*** Source information ***

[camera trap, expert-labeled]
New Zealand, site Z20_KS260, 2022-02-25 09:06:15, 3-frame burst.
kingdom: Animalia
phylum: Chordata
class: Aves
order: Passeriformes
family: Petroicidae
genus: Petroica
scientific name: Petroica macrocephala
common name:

***

Retype each line of the material above exactly.

Your solution:
[camera trap, expert-labeled]
New Zealand, site Z20_KS260, 2022-02-25 09:06:15, 3-frame burst.
kingdom: Animalia
phylum: Chordata
class: Aves
order: Passeriformes
family: Petroicidae
genus: Petroica
scientific name: Petroica macrocephala
common name:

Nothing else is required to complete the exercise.